Aligning Policy And Legal Frameworks For Supporting Smallholder Farming Through Public Food Procurement: The Case Of Home-Grown School Feeding Programmes

In the past few years, various countries, regions and cities from low-income to high-income economies have been developing a range of food procurement initiatives designed to use the regular demand for food on the part of government entities as a policy instrument targeting broader development objectives.

These initiatives—also referred to as Institutional Food Procurement Programmes (IFPPs)—are based on the premise that public institutions, when using their  financial capacity and purchasing power to award contracts, can go beyond the immediate scope of responding to the state’s procurement needs by addressing additional social, environmental or economic needs that contribute to the overall public good of the state (McCrudden 2004; De Schutter 2014; Kelly and Swensson 2017).

In particular, public food procurement initiatives have been recognised, especially in low-income economies, as a potential policy instrument to support local and smallholder farmers and to help integrate them into markets. They are thus recognised as a potential driver of the transformative development of local food systems (Morgan and Sonnino 2008; Sumberg and Sabates-Wheeler 2010; Gelli and Lesley 2010; Foodlinks 2013; De Schutter 2014; 2015; Fitch and Santo 2016; HLPE 2017; Kelly and Swensson 2017; UNSCN 2017).

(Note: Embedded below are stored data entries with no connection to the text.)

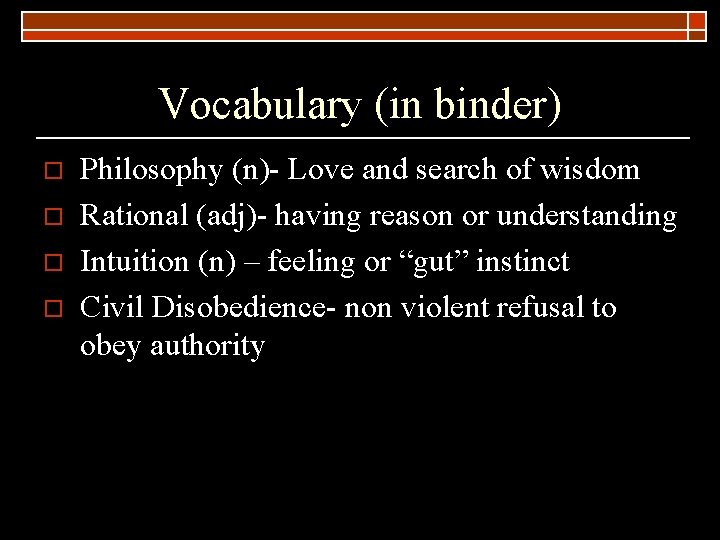 Vocabulary (in binder)

Philosophy (n)- Love and search of wisdom

Rational (adj)- having reason or understanding

Intuition (n) – feeling or “gut” instinct

Civil Disobedience- non violent refusal to obey authority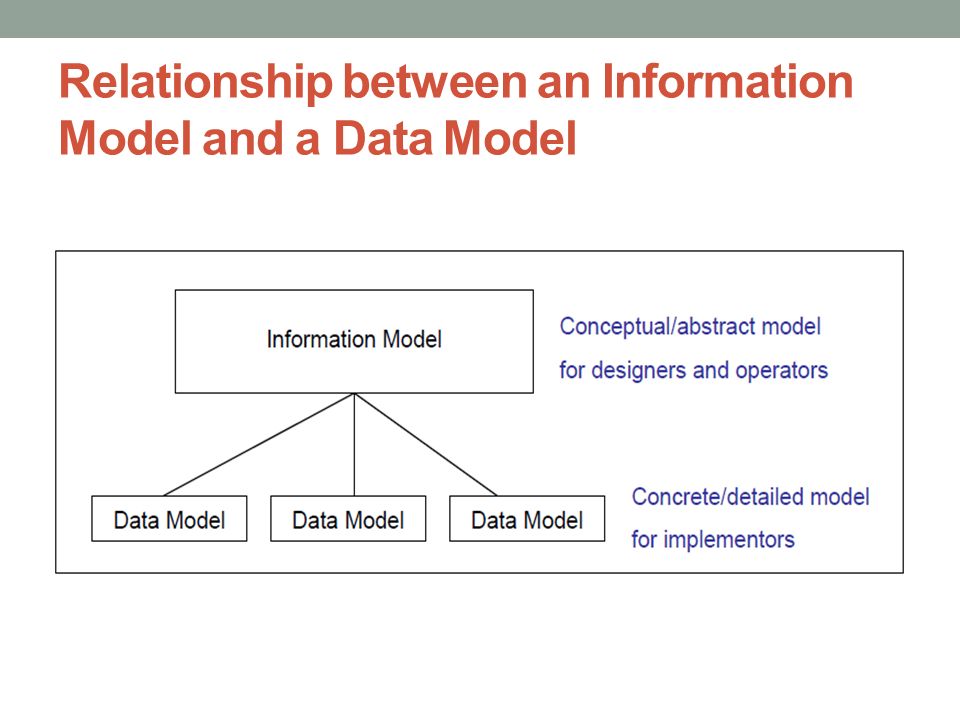 Relationship between an Information Model and a Data Model

Information Model

Conceptual/abstract model
for designers and operators

Data Model
Data Model
Data Model

Concrete/detailed model
for implementors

A key example of public food procurement initiatives is offered by home-grown school feeding programmes. Although the definition of ‘home-grown’ may vary, this type of programme may be understood as a school feeding model that is designed to provide children in schools with safe, diverse and nutritious food, sourced locally from smallholders (FAO and WFP 2018). Other relevant examples of public food procurement initiatives include ones linked to strategic food reserves and broader food security programmes.

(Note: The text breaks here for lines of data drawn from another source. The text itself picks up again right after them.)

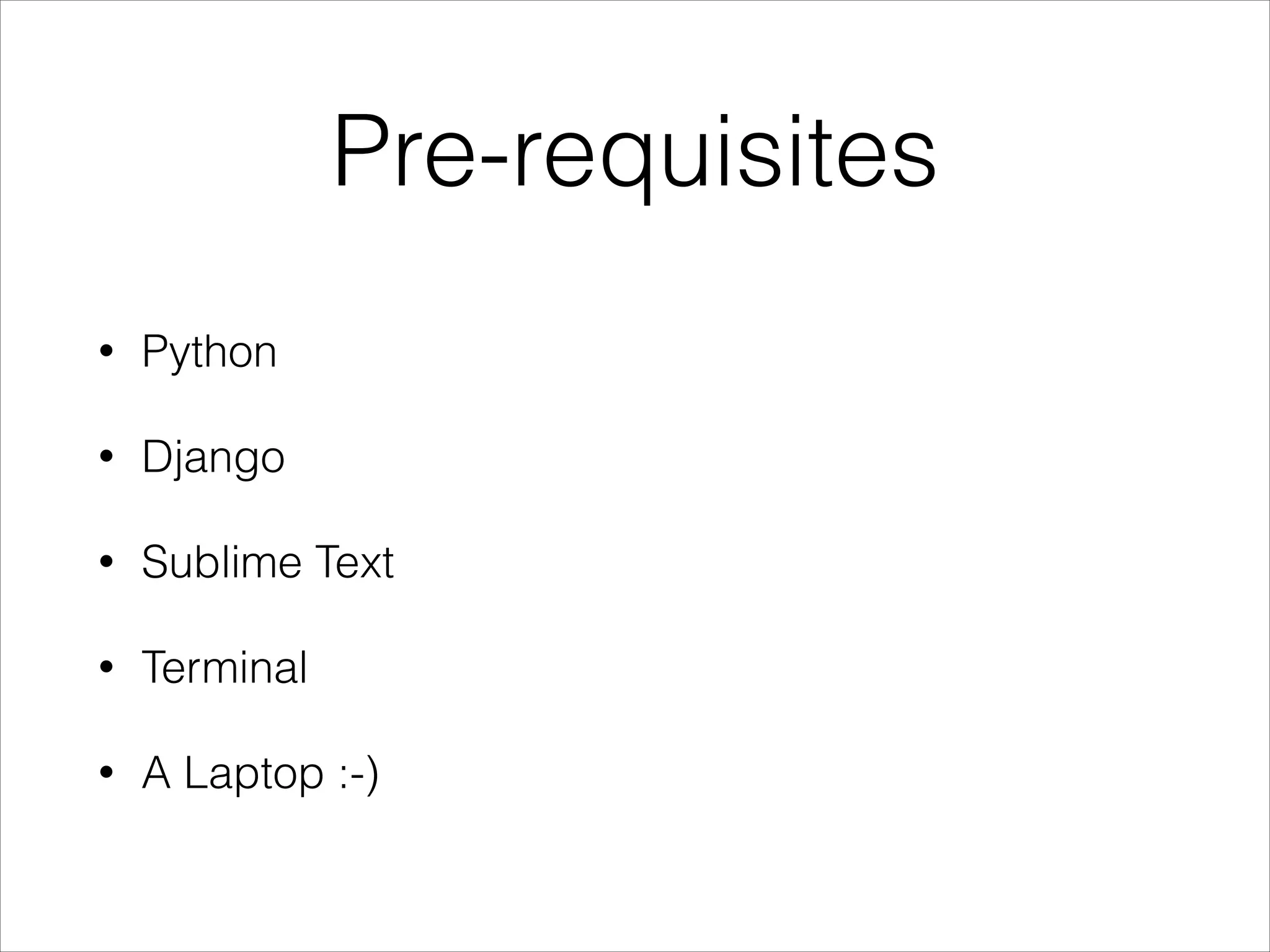 Pre-requisites

• Python

• Django

• Sublime Text

• Terminal

• A Laptop :-)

Various studies, as well as development projects, have analysed the key challenges involved in developing inclusive public food procurement initiatives that target smallholder farmers and their organisations, the reforms needed to bring these about, and the lessons to be learned from the current situation. Among the key lessons learned, there is an increasing recognition of the importance of a conducive and aligned public procurement policy and regulatory framework5 (Morgan and Sonnino 2008; Sumberg and Sabates-Wheeler 2010; Brooks et al. 2014; Swensson 2015; FAO 2013; Kelly and Swensson 2017; Swensson and Klug 2017). This includes, in particular, the alignment of public procurement laws, regulations and related practices.

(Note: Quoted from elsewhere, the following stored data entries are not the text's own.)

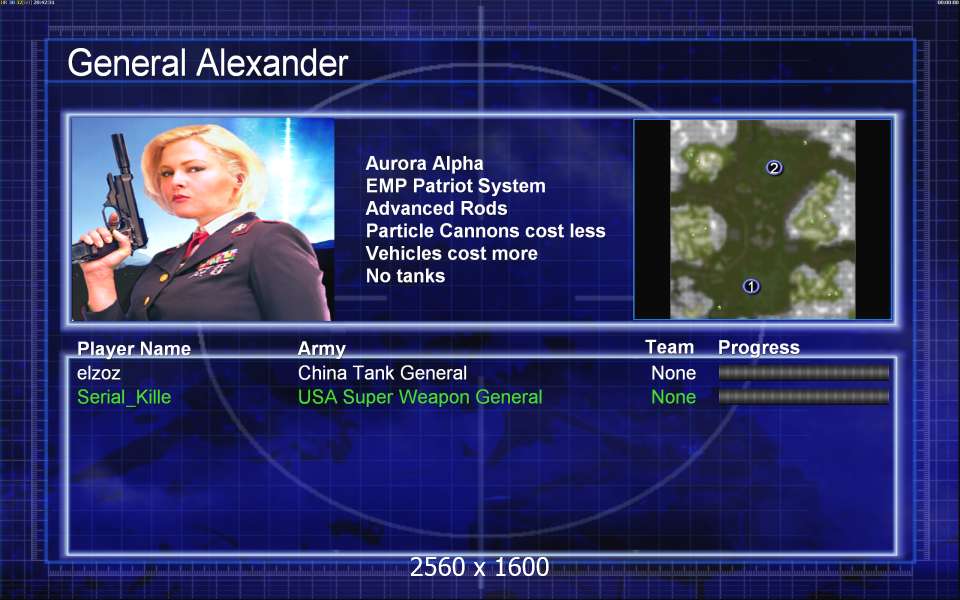 General Alexander

Aurora Alpha
EMP Patriot System
Advanced Rods
Particle Cannons cost less
Vehicles cost more
No tanks

2
1

| Player Name | Army | Team | Progress |
|---|---|---|---|
| elzoz | China Tank General | None | |
| Serial_Kille | USA Super Weapon General | None | |

2560 x 1600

The paper Aligning Policy And Legal Frameworks For Supporting Smallholder Farming Through Public Food Procurement: The Case Of Home-Grown School Feeding Programmesaims to help build this dialogue, bringing to the food procurement and rural development literature an analysis of the various legal mechanisms that can be used to align the regulatory framework in pursuit of broader development goals by means of public procurement in the form of home-grown school feeding programmes.